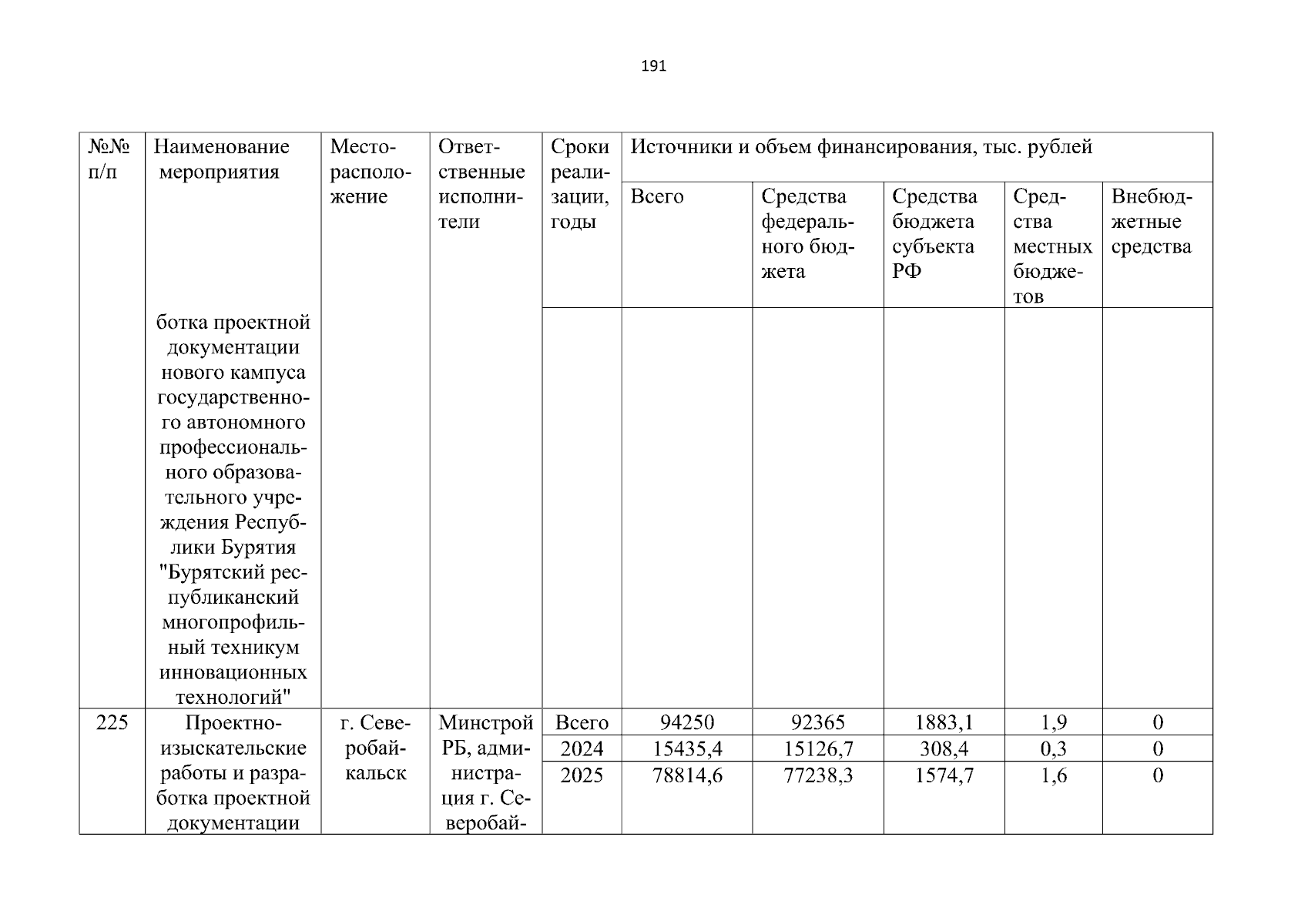 191

| №№ п/п | Наименование мероприятия | Месторасположение | Ответственные исполнители | Сроки реализации, годы | Источники и объем финансирования, тыс. рублей | | | | |
|---|---|---|---|---|---|---|---|---|---|
| | | | | | Всего | Средства федерального бюджета | Средства бюджета субъекта РФ | Средства местных бюджетов | Внебюджетные средства |
| | ботка проектной документации нового кампуса государственного автономного профессионального образовательного учреждения Республики Бурятия "Бурятский республиканский многопрофильный техникум инновационных технологий" | | | | | | | | |
| 225 | Проектно-изыскательские работы и разработка проектной документации | г. Северобайкальск | Минстрой РБ, администрация г. Северобай- | Всего | 94250 | 92365 | 1883,1 | 1,9 | 0 |
| | | | | 2024 | 15435,4 | 15126,7 | 308,4 | 0,3 | 0 |
| | | | | 2025 | 78814,6 | 77238,3 | 1574,7 | 1,6 | 0 |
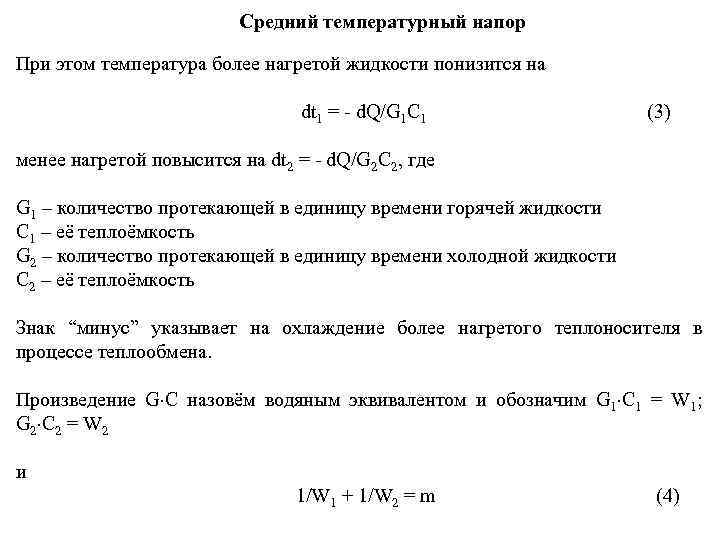 Средний температурный напор

При этом температура более нагретой жидкости понизится на

$dt_1 = - dQ/G_1C_1$ (3)

менее нагретой повысится на $dt_2 = - dQ/G_2C_2$, где

$G_1$ – количество протекающей в единицу времени горячей жидкости
$C_1$ – её теплоёмкость
$G_2$ – количество протекающей в единицу времени холодной жидкости
$C_2$ – её теплоёмкость

Знак “минус” указывает на охлаждение более нагретого теплоносителя в процессе теплообмена.

Произведение $G \cdot C$ назовём водяным эквивалентом и обозначим $G_1 \cdot C_1 = W_1$; $G_2 \cdot C_2 = W_2$

и

$1/W_1 + 1/W_2 = m$ (4)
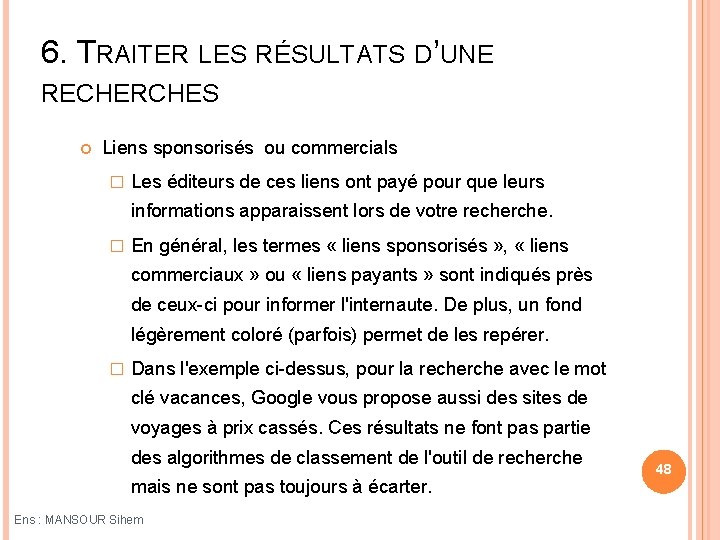 6. TRAITER LES RÉSULTATS D'UNE RECHERCHES

Liens sponsorisés ou commercials

Les éditeurs de ces liens ont payé pour que leurs informations apparaissent lors de votre recherche.

En général, les termes « liens sponsorisés », « liens commerciaux » ou « liens payants » sont indiqués près de ceux-ci pour informer l'internaute. De plus, un fond légèrement coloré (parfois) permet de les repérer.

Dans l'exemple ci-dessus, pour la recherche avec le mot clé vacances, Google vous propose aussi des sites de voyages à prix cassés. Ces résultats ne font pas partie des algorithmes de classement de l'outil de recherche mais ne sont pas toujours à écarter.

48

Ens : MANSOUR Sihem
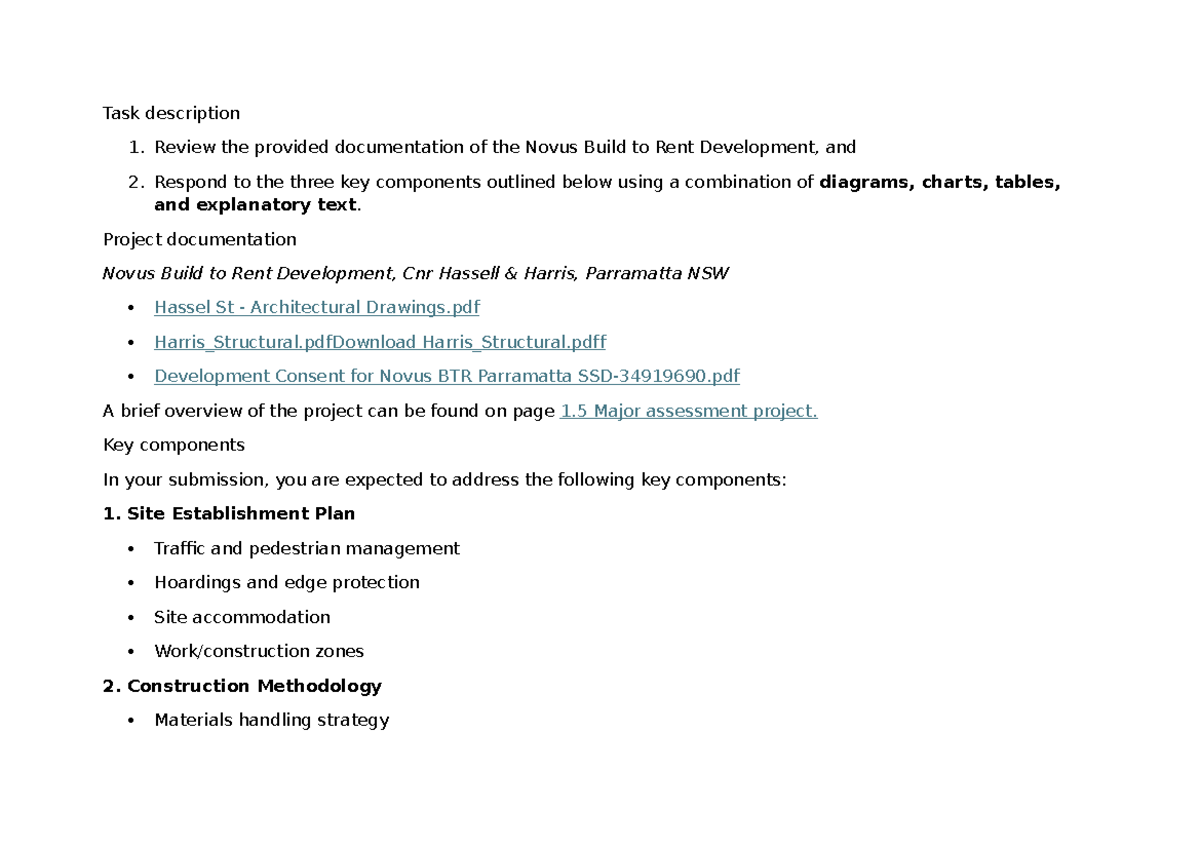 Task description

1. Review the provided documentation of the Novus Build to Rent Development, and
2. Respond to the three key components outlined below using a combination of diagrams, charts, tables, and explanatory text.

Project documentation

Novus Build to Rent Development, Cnr Hassell & Harris, Parramatta NSW

• Hassel St - Architectural Drawings.pdf
• Harris_Structural.pdfDownload Harris_Structural.pdff
• Development Consent for Novus BTR Parramatta SSD-34919690.pdf

A brief overview of the project can be found on page 1.5 Major assessment project.

Key components

In your submission, you are expected to address the following key components:

1. Site Establishment Plan

• Traffic and pedestrian management
• Hoardings and edge protection
• Site accommodation
• Work/construction zones

2. Construction Methodology

• Materials handling strategy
━━━━━━━━━━━━━━━━
Exercise objective ::
For this exercise, please output exactly the lines above starting at the line with "менее нагретой повысится" and ending at the line with "1/W_2 = m$ (4)", ends included.

Written response ::
менее нагретой повысится на $dt_2 = - dQ/G_2C_2$, где

$G_1$ – количество протекающей в единицу времени горячей жидкости
$C_1$ – её теплоёмкость
$G_2$ – количество протекающей в единицу времени холодной жидкости
$C_2$ – её теплоёмкость

Знак “минус” указывает на охлаждение более нагретого теплоносителя в процессе теплообмена.

Произведение $G \cdot C$ назовём водяным эквивалентом и обозначим $G_1 \cdot C_1 = W_1$; $G_2 \cdot C_2 = W_2$

и

$1/W_1 + 1/W_2 = m$ (4)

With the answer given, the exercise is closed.